Last Updated: Friday - 09/24/2010
Week of March 15, 2004
Activist nun who became Canadian senator dies
By ART BABYCH Canadian Catholic News Sydney, N.S.
A Cape Breton social activist who was the first Roman Catholic nun to become a Canadian senator has died at the age of 79.
Sister Mary Alice "Peggy" Butts, who had also served as director of the social justice office for the Diocese of Antigonish, died March 7 in Sydney.
Former prime minister Jean Chretien appointed Butts, a sister of the Congregation of Notre Dame, to the Senate in 1997 when she was 73. She resigned two years later after reaching the Senate retirement age of 75.
During that time she donated her government salary to the poor and lived in a convent in Ottawa rather than rent an apartment in the city.

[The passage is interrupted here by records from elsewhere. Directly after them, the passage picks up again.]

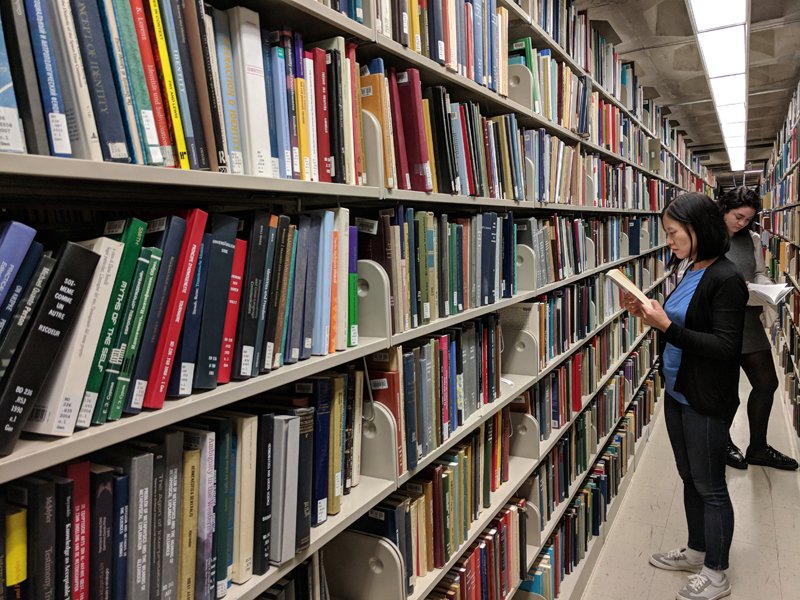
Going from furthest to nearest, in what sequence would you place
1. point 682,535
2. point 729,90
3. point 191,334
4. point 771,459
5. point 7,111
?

"I've been working with the poor all along and if I can open some doors and work on a committee that will help me, I'm very much at home with that," she said after being sworn into office. "I've had a salary for years as a university professor and it goes to the missions and the poor . . . that's the people I work for."
When Parliament Hill reporters asked if they should refer to her as "Sister Senator Butts," or "Senator Sister Butts," she replied, "Call me Peggy."
A native of Bridgeport, N.S., Butts was tall and soft-spoken and had not been politically involved with any party although she taught courses in political theory as an educator holding a doctorate in political philosophy from the University of Toronto.
Butts had been retired for three years from the University of Cape Breton after 18 years on the job before her appointment to the Senate. In naming her to the Upper Chamber, Chretien observed, "She is a distinguished educator and social activist who has touched many lives for the better in her native Nova Scotia and across Canada."
Butts had close ties with the Catholic Women's League. As a child in Nova Scotia, she was influenced by the league and its Gospel values through her mother, a founding member of the CWL council in her home parish.
"I come at least in part to honour my mother who worked unceasingly for our organization," Butts said in a speech to a CWL conference in Ottawa while she was a senator. "It is to her beliefs and aspirations for this organization that I owe my earliest convictions that all human beings must be respected at all times."